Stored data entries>
==============================
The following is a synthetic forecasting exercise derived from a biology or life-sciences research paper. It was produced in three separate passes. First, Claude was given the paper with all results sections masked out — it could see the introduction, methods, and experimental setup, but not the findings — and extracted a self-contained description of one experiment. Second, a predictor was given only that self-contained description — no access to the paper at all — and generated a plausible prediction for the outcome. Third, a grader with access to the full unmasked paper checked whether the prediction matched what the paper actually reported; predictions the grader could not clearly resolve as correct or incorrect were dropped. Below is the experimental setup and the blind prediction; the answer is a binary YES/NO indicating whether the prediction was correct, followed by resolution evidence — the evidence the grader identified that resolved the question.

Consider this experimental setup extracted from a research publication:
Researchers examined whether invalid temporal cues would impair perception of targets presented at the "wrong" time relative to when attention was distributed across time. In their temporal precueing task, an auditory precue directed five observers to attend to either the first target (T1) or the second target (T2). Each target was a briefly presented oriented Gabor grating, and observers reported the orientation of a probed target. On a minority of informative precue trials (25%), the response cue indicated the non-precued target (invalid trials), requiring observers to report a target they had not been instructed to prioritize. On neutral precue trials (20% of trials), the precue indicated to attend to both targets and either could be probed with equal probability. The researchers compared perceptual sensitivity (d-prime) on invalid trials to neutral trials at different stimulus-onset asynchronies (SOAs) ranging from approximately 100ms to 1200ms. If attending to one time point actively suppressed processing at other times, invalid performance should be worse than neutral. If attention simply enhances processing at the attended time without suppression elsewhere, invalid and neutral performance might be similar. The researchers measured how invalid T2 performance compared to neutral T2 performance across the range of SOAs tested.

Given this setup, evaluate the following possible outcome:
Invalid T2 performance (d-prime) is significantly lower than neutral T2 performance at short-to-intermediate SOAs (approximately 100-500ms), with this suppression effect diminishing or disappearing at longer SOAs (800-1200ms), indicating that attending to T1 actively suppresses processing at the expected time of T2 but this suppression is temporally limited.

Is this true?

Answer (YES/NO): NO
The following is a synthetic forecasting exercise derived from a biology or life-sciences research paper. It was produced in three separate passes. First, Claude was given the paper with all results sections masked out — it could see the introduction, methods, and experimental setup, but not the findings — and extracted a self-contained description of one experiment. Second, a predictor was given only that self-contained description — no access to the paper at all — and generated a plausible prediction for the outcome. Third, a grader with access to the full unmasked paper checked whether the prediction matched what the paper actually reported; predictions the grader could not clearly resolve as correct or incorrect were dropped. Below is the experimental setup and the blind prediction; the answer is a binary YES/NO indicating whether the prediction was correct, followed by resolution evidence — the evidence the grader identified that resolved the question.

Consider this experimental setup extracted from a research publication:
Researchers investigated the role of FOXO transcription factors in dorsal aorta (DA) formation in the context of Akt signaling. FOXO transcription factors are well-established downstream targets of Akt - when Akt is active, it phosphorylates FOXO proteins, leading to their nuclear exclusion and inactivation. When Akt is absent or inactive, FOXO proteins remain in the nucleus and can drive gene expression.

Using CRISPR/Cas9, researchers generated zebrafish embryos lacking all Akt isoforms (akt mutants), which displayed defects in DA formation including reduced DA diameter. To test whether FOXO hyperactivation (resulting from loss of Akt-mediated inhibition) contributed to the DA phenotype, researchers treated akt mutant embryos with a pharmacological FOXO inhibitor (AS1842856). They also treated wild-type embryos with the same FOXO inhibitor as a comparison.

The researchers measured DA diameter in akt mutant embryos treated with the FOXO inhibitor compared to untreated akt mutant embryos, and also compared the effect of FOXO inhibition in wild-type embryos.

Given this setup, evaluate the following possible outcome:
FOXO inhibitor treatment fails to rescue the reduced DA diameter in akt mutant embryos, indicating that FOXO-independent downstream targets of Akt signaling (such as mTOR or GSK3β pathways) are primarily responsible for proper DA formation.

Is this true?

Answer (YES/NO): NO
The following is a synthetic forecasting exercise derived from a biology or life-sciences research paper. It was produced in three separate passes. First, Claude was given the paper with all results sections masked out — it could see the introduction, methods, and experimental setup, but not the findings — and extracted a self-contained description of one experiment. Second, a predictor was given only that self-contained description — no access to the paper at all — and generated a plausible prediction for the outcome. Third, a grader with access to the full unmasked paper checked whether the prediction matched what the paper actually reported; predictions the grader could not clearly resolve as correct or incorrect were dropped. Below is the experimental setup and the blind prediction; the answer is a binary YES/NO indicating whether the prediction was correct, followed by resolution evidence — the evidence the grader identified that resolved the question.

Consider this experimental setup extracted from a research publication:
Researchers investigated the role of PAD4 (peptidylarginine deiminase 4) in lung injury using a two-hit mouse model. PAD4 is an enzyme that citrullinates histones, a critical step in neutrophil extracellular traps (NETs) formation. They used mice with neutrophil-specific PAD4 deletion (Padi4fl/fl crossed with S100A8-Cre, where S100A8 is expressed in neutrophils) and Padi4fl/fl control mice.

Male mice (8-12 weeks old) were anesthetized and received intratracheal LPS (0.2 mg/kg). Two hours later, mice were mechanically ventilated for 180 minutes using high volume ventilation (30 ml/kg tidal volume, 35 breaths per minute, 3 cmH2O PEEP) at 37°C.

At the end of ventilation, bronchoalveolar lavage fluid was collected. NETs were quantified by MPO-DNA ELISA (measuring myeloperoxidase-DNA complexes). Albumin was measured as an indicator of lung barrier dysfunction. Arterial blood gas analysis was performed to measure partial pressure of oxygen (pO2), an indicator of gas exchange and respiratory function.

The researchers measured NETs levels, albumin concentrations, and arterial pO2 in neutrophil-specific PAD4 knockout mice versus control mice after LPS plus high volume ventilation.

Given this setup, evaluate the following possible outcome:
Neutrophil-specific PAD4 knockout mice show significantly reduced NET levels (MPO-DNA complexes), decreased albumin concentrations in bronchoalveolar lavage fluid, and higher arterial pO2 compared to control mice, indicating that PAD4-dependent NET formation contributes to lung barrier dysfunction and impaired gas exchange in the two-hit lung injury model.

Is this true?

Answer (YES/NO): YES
==============================
Task requirements>
Above are the entries; return each one exactly.

Output of the exercise>
The following is a synthetic forecasting exercise derived from a biology or life-sciences research paper. It was produced in three separate passes. First, Claude was given the paper with all results sections masked out — it could see the introduction, methods, and experimental setup, but not the findings — and extracted a self-contained description of one experiment. Second, a predictor was given only that self-contained description — no access to the paper at all — and generated a plausible prediction for the outcome. Third, a grader with access to the full unmasked paper checked whether the prediction matched what the paper actually reported; predictions the grader could not clearly resolve as correct or incorrect were dropped. Below is the experimental setup and the blind prediction; the answer is a binary YES/NO indicating whether the prediction was correct, followed by resolution evidence — the evidence the grader identified that resolved the question.

Consider this experimental setup extracted from a research publication:
Researchers examined whether invalid temporal cues would impair perception of targets presented at the "wrong" time relative to when attention was distributed across time. In their temporal precueing task, an auditory precue directed five observers to attend to either the first target (T1) or the second target (T2). Each target was a briefly presented oriented Gabor grating, and observers reported the orientation of a probed target. On a minority of informative precue trials (25%), the response cue indicated the non-precued target (invalid trials), requiring observers to report a target they had not been instructed to prioritize. On neutral precue trials (20% of trials), the precue indicated to attend to both targets and either could be probed with equal probability. The researchers compared perceptual sensitivity (d-prime) on invalid trials to neutral trials at different stimulus-onset asynchronies (SOAs) ranging from approximately 100ms to 1200ms. If attending to one time point actively suppressed processing at other times, invalid performance should be worse than neutral. If attention simply enhances processing at the attended time without suppression elsewhere, invalid and neutral performance might be similar. The researchers measured how invalid T2 performance compared to neutral T2 performance across the range of SOAs tested.

Given this setup, evaluate the following possible outcome:
Invalid T2 performance (d-prime) is significantly lower than neutral T2 performance at short-to-intermediate SOAs (approximately 100-500ms), with this suppression effect diminishing or disappearing at longer SOAs (800-1200ms), indicating that attending to T1 actively suppresses processing at the expected time of T2 but this suppression is temporally limited.

Is this true?

Answer (YES/NO): NO
The following is a synthetic forecasting exercise derived from a biology or life-sciences research paper. It was produced in three separate passes. First, Claude was given the paper with all results sections masked out — it could see the introduction, methods, and experimental setup, but not the findings — and extracted a self-contained description of one experiment. Second, a predictor was given only that self-contained description — no access to the paper at all — and generated a plausible prediction for the outcome. Third, a grader with access to the full unmasked paper checked whether the prediction matched what the paper actually reported; predictions the grader could not clearly resolve as correct or incorrect were dropped. Below is the experimental setup and the blind prediction; the answer is a binary YES/NO indicating whether the prediction was correct, followed by resolution evidence — the evidence the grader identified that resolved the question.

Consider this experimental setup extracted from a research publication:
Researchers investigated the role of FOXO transcription factors in dorsal aorta (DA) formation in the context of Akt signaling. FOXO transcription factors are well-established downstream targets of Akt - when Akt is active, it phosphorylates FOXO proteins, leading to their nuclear exclusion and inactivation. When Akt is absent or inactive, FOXO proteins remain in the nucleus and can drive gene expression.

Using CRISPR/Cas9, researchers generated zebrafish embryos lacking all Akt isoforms (akt mutants), which displayed defects in DA formation including reduced DA diameter. To test whether FOXO hyperactivation (resulting from loss of Akt-mediated inhibition) contributed to the DA phenotype, researchers treated akt mutant embryos with a pharmacological FOXO inhibitor (AS1842856). They also treated wild-type embryos with the same FOXO inhibitor as a comparison.

The researchers measured DA diameter in akt mutant embryos treated with the FOXO inhibitor compared to untreated akt mutant embryos, and also compared the effect of FOXO inhibition in wild-type embryos.

Given this setup, evaluate the following possible outcome:
FOXO inhibitor treatment fails to rescue the reduced DA diameter in akt mutant embryos, indicating that FOXO-independent downstream targets of Akt signaling (such as mTOR or GSK3β pathways) are primarily responsible for proper DA formation.

Is this true?

Answer (YES/NO): NO
The following is a synthetic forecasting exercise derived from a biology or life-sciences research paper. It was produced in three separate passes. First, Claude was given the paper with all results sections masked out — it could see the introduction, methods, and experimental setup, but not the findings — and extracted a self-contained description of one experiment. Second, a predictor was given only that self-contained description — no access to the paper at all — and generated a plausible prediction for the outcome. Third, a grader with access to the full unmasked paper checked whether the prediction matched what the paper actually reported; predictions the grader could not clearly resolve as correct or incorrect were dropped. Below is the experimental setup and the blind prediction; the answer is a binary YES/NO indicating whether the prediction was correct, followed by resolution evidence — the evidence the grader identified that resolved the question.

Consider this experimental setup extracted from a research publication:
Researchers investigated the role of PAD4 (peptidylarginine deiminase 4) in lung injury using a two-hit mouse model. PAD4 is an enzyme that citrullinates histones, a critical step in neutrophil extracellular traps (NETs) formation. They used mice with neutrophil-specific PAD4 deletion (Padi4fl/fl crossed with S100A8-Cre, where S100A8 is expressed in neutrophils) and Padi4fl/fl control mice.

Male mice (8-12 weeks old) were anesthetized and received intratracheal LPS (0.2 mg/kg). Two hours later, mice were mechanically ventilated for 180 minutes using high volume ventilation (30 ml/kg tidal volume, 35 breaths per minute, 3 cmH2O PEEP) at 37°C.

At the end of ventilation, bronchoalveolar lavage fluid was collected. NETs were quantified by MPO-DNA ELISA (measuring myeloperoxidase-DNA complexes). Albumin was measured as an indicator of lung barrier dysfunction. Arterial blood gas analysis was performed to measure partial pressure of oxygen (pO2), an indicator of gas exchange and respiratory function.

The researchers measured NETs levels, albumin concentrations, and arterial pO2 in neutrophil-specific PAD4 knockout mice versus control mice after LPS plus high volume ventilation.

Given this setup, evaluate the following possible outcome:
Neutrophil-specific PAD4 knockout mice show significantly reduced NET levels (MPO-DNA complexes), decreased albumin concentrations in bronchoalveolar lavage fluid, and higher arterial pO2 compared to control mice, indicating that PAD4-dependent NET formation contributes to lung barrier dysfunction and impaired gas exchange in the two-hit lung injury model.

Is this true?

Answer (YES/NO): YES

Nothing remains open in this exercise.